Exercise passage:
There’s a new arms race going on in the world, and this one involves robots. Much less high-stakes and far more entertaining than the Cold War, this supercharged and super-fast competition involves a bunch of robot makers and a bunch of Rubik’s cubes. The goal? The fastest time. The prize? Eternal pride.

Just last month, we told you about a robot that managed to solve a Rubik’s cube in less than a second, a feat that is already pretty damn impressive. But in today’s world, records are broken every day, and it looks like the bot created by software engineers Jay Flatland and Paul Rose already has some serious competition.

Another machine called the Sub1, the product of industrial engineer and economist Adam Beer, is apparently in contention for the title of fastest Rubik’s cube solver. In fact, Beer claims that the Sub1 actually managed to crash through the 1 second barrier before Flatland and Rose did, though that claim has yet to be verified.

Regardless of who got under 1 second first, Beer is now laying claim to the more important achievement — the fastest solution. While the previous record stood at 0.9 seconds, Beer’s Sub1 has managed to squeeze in a time just 0.003 seconds faster at 0.887 seconds. The most impressive part? The robot managed to make 20 moves in that time.

Assignment A:
In the article about Rubik's cube robots, how many moves did the Sub1 make during its record solve?
Assignment B:
Pick up the article about Rubik's cube robots after its last sentence and carry it forward.
The entries that follow have no connection to the article about Rubik's cube robots.

Provided information:
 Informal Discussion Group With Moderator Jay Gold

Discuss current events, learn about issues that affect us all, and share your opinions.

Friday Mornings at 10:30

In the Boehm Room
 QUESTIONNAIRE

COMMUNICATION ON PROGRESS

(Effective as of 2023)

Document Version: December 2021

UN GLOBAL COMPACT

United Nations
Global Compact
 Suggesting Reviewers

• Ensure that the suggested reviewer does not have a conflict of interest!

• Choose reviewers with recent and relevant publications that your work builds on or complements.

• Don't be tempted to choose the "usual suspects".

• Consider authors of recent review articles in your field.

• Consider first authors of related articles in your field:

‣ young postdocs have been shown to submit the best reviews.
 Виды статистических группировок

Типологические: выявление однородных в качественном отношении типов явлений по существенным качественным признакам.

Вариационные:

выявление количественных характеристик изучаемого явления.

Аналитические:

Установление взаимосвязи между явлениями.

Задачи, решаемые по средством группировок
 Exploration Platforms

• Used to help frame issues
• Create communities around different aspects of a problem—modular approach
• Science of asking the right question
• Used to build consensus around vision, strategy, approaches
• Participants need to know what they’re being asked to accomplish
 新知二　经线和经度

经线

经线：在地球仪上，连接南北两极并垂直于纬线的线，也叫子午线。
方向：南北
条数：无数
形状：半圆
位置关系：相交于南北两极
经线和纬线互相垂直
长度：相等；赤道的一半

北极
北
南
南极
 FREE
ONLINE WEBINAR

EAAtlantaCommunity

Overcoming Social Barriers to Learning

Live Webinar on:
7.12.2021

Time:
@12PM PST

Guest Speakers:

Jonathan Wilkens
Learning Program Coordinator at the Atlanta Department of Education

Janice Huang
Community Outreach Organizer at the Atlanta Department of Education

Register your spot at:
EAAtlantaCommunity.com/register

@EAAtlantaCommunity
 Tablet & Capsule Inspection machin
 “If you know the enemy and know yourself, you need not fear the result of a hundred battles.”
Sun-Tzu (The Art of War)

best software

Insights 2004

Task result A:
20 moves.

Task result B:
According to Beer, Sub1 used a World Cube Association-conform modified speed cube that was randomly scrambled by a computer array, then placed in ready position for the robot. Like Flatland and Rose’s robot, Sub1 then analyzed the sides of the cube with two webcams, and subsequently created a solution using “Tomas Rokicki’s implementation of Herbert Kociemba’s two-phase algorithm.”

Then, the solution was sent to an Arduino-compatible microcontroller board that launched six extremely high-performance steppers into lightning-fast motion. And just under 0.9 seconds later, Beer says he had a new world record.

To be fair, the folks over at the Guinness Book of World Records have yet to verify this claim, but Beer says he is in the process of preparing his submission for official review. But who knows — maybe someone else will have gotten faster by the time all the paperwork is in place.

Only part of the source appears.